** Begin Data to use **
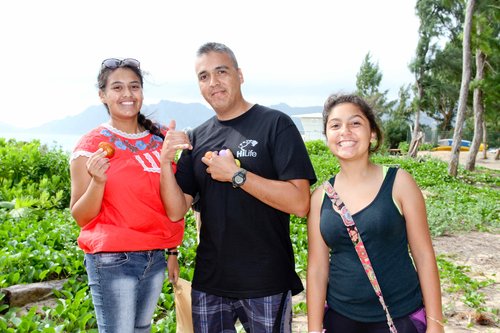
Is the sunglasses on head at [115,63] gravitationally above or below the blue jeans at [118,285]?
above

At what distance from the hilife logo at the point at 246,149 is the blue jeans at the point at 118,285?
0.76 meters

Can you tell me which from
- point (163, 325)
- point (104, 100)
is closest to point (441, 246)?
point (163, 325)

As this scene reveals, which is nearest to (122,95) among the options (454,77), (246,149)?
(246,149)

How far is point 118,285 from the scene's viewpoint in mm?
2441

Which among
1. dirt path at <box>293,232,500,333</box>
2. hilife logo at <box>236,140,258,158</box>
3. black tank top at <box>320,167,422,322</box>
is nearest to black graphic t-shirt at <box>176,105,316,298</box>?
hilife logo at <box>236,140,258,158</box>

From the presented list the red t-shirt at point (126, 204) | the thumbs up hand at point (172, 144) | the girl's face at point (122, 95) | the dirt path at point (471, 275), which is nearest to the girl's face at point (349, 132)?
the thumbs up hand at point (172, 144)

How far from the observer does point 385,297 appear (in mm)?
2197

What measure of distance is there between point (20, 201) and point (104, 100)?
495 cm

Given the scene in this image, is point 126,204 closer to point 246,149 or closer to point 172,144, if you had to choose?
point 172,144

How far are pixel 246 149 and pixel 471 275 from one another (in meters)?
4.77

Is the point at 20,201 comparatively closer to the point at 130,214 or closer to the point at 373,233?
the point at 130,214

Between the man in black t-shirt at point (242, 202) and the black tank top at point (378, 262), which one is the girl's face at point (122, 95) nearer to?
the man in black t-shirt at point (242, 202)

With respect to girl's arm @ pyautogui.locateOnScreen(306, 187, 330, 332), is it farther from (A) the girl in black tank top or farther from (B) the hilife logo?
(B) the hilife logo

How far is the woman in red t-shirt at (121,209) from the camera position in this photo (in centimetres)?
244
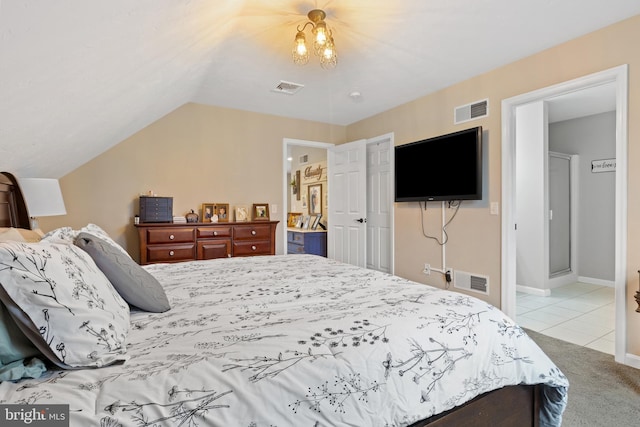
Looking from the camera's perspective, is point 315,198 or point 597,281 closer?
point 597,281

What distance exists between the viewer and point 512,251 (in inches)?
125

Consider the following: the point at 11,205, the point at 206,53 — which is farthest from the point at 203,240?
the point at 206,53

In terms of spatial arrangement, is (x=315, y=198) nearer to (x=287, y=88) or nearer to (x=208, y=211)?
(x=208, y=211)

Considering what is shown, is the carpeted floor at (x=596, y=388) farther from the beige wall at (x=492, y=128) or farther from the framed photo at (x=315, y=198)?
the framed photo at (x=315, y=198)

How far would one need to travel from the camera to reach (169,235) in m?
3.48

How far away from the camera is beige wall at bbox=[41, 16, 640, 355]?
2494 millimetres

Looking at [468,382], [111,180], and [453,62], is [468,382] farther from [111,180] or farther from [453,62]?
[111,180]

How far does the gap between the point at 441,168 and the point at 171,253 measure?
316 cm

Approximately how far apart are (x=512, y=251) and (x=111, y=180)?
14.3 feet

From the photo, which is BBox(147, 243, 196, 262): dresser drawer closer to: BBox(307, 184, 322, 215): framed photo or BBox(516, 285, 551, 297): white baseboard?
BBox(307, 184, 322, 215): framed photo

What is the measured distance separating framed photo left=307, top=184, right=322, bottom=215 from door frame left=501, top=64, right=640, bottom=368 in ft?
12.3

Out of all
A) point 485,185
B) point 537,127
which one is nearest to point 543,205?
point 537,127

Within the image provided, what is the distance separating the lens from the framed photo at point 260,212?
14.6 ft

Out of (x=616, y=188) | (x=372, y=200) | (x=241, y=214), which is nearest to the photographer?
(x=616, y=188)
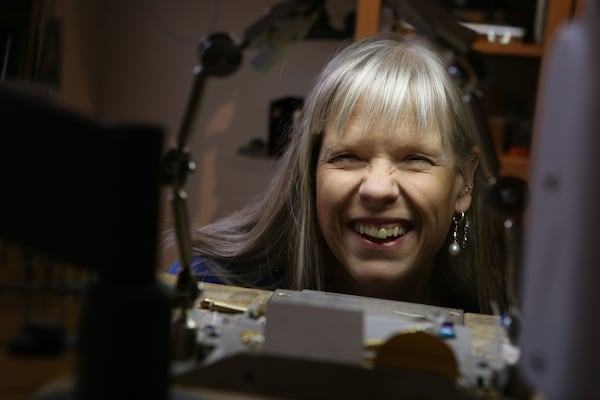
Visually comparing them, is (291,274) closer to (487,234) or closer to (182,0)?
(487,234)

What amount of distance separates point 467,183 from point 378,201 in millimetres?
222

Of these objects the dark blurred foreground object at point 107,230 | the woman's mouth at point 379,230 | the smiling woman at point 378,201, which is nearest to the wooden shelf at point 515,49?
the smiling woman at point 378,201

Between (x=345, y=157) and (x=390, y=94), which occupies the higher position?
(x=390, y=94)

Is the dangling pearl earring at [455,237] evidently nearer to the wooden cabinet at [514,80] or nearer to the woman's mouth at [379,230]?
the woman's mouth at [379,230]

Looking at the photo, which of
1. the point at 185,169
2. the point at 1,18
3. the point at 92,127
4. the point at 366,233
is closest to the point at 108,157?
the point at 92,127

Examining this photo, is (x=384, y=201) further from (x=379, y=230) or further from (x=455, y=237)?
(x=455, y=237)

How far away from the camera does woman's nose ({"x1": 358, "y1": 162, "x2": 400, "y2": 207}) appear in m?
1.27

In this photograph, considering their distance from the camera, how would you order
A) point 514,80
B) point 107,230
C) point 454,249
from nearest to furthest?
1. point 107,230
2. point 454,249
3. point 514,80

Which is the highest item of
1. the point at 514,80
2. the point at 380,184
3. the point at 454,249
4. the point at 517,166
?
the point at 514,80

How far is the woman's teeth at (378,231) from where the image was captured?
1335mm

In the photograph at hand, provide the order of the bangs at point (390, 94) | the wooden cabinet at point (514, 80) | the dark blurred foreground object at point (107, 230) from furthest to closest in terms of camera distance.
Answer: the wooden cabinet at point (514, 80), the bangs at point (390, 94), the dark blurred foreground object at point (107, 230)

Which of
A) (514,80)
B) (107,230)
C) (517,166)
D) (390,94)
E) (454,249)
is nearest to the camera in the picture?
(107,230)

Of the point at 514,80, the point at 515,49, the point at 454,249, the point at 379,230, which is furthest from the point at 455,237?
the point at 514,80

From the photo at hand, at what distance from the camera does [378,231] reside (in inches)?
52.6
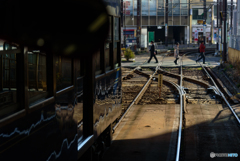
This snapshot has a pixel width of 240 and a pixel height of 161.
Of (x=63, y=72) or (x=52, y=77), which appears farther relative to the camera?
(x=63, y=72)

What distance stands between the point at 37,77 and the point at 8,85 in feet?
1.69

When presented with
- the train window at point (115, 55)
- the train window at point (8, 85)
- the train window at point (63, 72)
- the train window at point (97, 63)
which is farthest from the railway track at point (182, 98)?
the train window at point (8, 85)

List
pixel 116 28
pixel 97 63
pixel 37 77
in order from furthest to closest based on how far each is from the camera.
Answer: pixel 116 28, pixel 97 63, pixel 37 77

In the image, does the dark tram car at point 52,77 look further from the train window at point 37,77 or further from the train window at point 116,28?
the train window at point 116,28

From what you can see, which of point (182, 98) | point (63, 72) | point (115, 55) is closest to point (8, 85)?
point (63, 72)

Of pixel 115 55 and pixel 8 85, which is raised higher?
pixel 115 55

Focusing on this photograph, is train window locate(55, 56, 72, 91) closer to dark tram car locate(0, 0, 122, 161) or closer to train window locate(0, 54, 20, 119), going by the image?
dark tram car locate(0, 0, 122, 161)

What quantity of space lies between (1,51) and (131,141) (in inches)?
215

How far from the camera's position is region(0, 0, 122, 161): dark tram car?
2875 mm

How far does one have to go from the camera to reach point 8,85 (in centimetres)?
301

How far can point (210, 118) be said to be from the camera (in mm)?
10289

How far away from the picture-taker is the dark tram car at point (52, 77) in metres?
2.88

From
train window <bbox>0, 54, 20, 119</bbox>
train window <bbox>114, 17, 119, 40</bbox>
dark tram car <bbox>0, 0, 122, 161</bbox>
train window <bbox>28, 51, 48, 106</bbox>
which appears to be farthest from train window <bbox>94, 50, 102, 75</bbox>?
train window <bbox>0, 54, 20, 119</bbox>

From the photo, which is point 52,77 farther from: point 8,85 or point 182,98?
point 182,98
** End Data to use **
### Exercise prompt
Copy every line of the data exactly as written, excluding the pictures.

### Result
Is the sunglasses on head at [115,63] gravitationally above or below the blue jeans at [118,285]?
above

At what distance from the hilife logo at the point at 246,149 is the blue jeans at the point at 118,285?
0.76 meters

Can you tell me which from
- point (163, 325)
- point (104, 100)
is closest to point (441, 246)?
point (163, 325)

As this scene reveals, which is nearest to (122,95) among the options (454,77), (246,149)?
(246,149)

How far is point 118,285 from the scene's viewpoint in mm?
2441

Which among
1. dirt path at <box>293,232,500,333</box>
2. hilife logo at <box>236,140,258,158</box>
3. black tank top at <box>320,167,422,322</box>
is nearest to black graphic t-shirt at <box>176,105,316,298</box>?
hilife logo at <box>236,140,258,158</box>

From the presented list the red t-shirt at point (126, 204) | the thumbs up hand at point (172, 144) | the girl's face at point (122, 95) | the dirt path at point (471, 275), which is nearest to the girl's face at point (349, 132)?
the thumbs up hand at point (172, 144)

How far from the observer does point 385,297 appear (in mm)?
2197

What measure of distance is there between point (20, 201) and point (104, 100)?
495 cm

Given the scene in this image, is point 126,204 closer to point 246,149 or closer to point 172,144, if you had to choose?
point 172,144

How far are pixel 246 149 and pixel 471 275 from one another (in meters)?
4.77

Is the point at 20,201 comparatively closer to the point at 130,214 or closer to the point at 373,233?
the point at 130,214

Between the man in black t-shirt at point (242, 202) and the black tank top at point (378, 262), which one is the girl's face at point (122, 95) nearer to?
the man in black t-shirt at point (242, 202)

With respect to girl's arm @ pyautogui.locateOnScreen(306, 187, 330, 332), is it farther from (A) the girl in black tank top or farther from (B) the hilife logo?
(B) the hilife logo

How far is the woman in red t-shirt at (121,209) from the camera position in this photo (in centimetres)?
244
Looking from the camera's perspective, is point 315,198 or point 597,281 closer?
point 597,281

What distance exists between the viewer and point 512,251 (in inches)?
125

Consider the following: the point at 11,205, the point at 206,53 — which is farthest from the point at 203,240?
the point at 206,53

In terms of spatial arrangement, is (x=315, y=198) nearer to (x=287, y=88) or nearer to (x=208, y=211)?
(x=208, y=211)

Considering what is shown, is the carpeted floor at (x=596, y=388) farther from the beige wall at (x=492, y=128) or farther from the framed photo at (x=315, y=198)?
the framed photo at (x=315, y=198)

How far would one need to travel from the camera to reach (169,235) in m?
3.48

How far away from the camera is beige wall at bbox=[41, 16, 640, 355]?
2494 millimetres

Looking at [468,382], [111,180], and [453,62], is [468,382] farther from [111,180] or farther from [453,62]?
[111,180]

How far does the gap between the point at 441,168 and the point at 171,253 measure?
316 cm

Approximately how far apart are (x=512, y=251) and (x=111, y=180)?
14.3 feet

From the photo, which is BBox(147, 243, 196, 262): dresser drawer closer to: BBox(307, 184, 322, 215): framed photo or BBox(516, 285, 551, 297): white baseboard?
BBox(307, 184, 322, 215): framed photo

What is the measured distance separating framed photo left=307, top=184, right=322, bottom=215 from door frame left=501, top=64, right=640, bottom=368 in ft?
12.3

Out of all
A) point 485,185
B) point 537,127
which one is nearest to point 543,205?
point 537,127

Within the image provided, what is the distance separating the lens from the framed photo at point 260,212?
14.6 ft

Out of (x=616, y=188) | (x=372, y=200) | (x=241, y=214), which is nearest to the photographer?
(x=616, y=188)
Visually comparing them, is (291,274) closer to (487,234) or closer to (182,0)?
(487,234)

What amount of distance separates point 467,183 from point 378,201 in millimetres?
222

Of these objects the dark blurred foreground object at point 107,230 | the woman's mouth at point 379,230 | the smiling woman at point 378,201, which is nearest to the wooden shelf at point 515,49?
the smiling woman at point 378,201

Between (x=345, y=157) and (x=390, y=94), which occupies the higher position?
(x=390, y=94)

Is the dangling pearl earring at [455,237] evidently nearer to the wooden cabinet at [514,80] or nearer to the woman's mouth at [379,230]?
the woman's mouth at [379,230]

Looking at the photo, which of
1. the point at 185,169
2. the point at 1,18
3. the point at 92,127
4. the point at 366,233
is closest to the point at 108,157?
the point at 92,127

Examining this photo, is (x=384, y=201) further from (x=379, y=230) or further from (x=455, y=237)?
(x=455, y=237)

How far away from the camera does woman's nose ({"x1": 358, "y1": 162, "x2": 400, "y2": 207}) appear in m?
1.27

In this photograph, considering their distance from the camera, how would you order
A) point 514,80
B) point 107,230
C) point 454,249
from nearest to furthest?
1. point 107,230
2. point 454,249
3. point 514,80

Which is the highest item of
1. the point at 514,80
2. the point at 380,184
3. the point at 454,249
4. the point at 517,166
?
the point at 514,80

How far is the woman's teeth at (378,231) from where the image was captured?
1335mm

In the photograph at hand, provide the order of the bangs at point (390, 94) | the wooden cabinet at point (514, 80) | the dark blurred foreground object at point (107, 230) from furthest to closest in terms of camera distance.
Answer: the wooden cabinet at point (514, 80), the bangs at point (390, 94), the dark blurred foreground object at point (107, 230)

Which of
A) (514,80)
B) (107,230)
C) (517,166)
D) (390,94)
E) (454,249)
is nearest to the camera in the picture?
(107,230)

Of the point at 514,80, the point at 515,49, the point at 454,249, the point at 379,230, which is furthest from the point at 455,237?
the point at 514,80

From the photo at hand, at what distance from the camera does [378,231] reside (in inches)?
52.6
This snapshot has a pixel width of 240 and a pixel height of 161.
Of (x=63, y=72) or (x=52, y=77), which appears farther relative to the camera?
(x=63, y=72)

What distance stands between the point at 37,77 and the point at 8,85 in feet?
1.69

When presented with
- the train window at point (115, 55)
- the train window at point (8, 85)
- the train window at point (63, 72)
- the train window at point (97, 63)
which is farthest from the railway track at point (182, 98)?
the train window at point (8, 85)

List
pixel 116 28
pixel 97 63
pixel 37 77
in order from furthest to closest based on how far each is from the camera.
Answer: pixel 116 28, pixel 97 63, pixel 37 77

In the image, does the dark tram car at point 52,77 look further from the train window at point 37,77 or further from the train window at point 116,28?
the train window at point 116,28

From what you can see, which of point (182, 98) | point (63, 72) | point (115, 55) is closest to point (8, 85)?
point (63, 72)

Of pixel 115 55 and pixel 8 85, which is raised higher?
pixel 115 55

Focusing on this photograph, is train window locate(55, 56, 72, 91) closer to dark tram car locate(0, 0, 122, 161) or closer to train window locate(0, 54, 20, 119), going by the image?
dark tram car locate(0, 0, 122, 161)

What quantity of space lies between (1,51) and (131,141) (in inches)?
215

How far from the camera's position is region(0, 0, 122, 161): dark tram car?
2875 mm

How far does one have to go from the camera to reach point 8,85 (in centimetres)?
301

How far can point (210, 118) be said to be from the camera (in mm)?
10289

How far away from the picture-taker is the dark tram car at point (52, 77) in metres?
2.88

From
train window <bbox>0, 54, 20, 119</bbox>
train window <bbox>114, 17, 119, 40</bbox>
dark tram car <bbox>0, 0, 122, 161</bbox>
train window <bbox>28, 51, 48, 106</bbox>
which appears to be farthest from train window <bbox>94, 50, 102, 75</bbox>?
train window <bbox>0, 54, 20, 119</bbox>

From the photo, which is point 52,77 farther from: point 8,85 or point 182,98?
point 182,98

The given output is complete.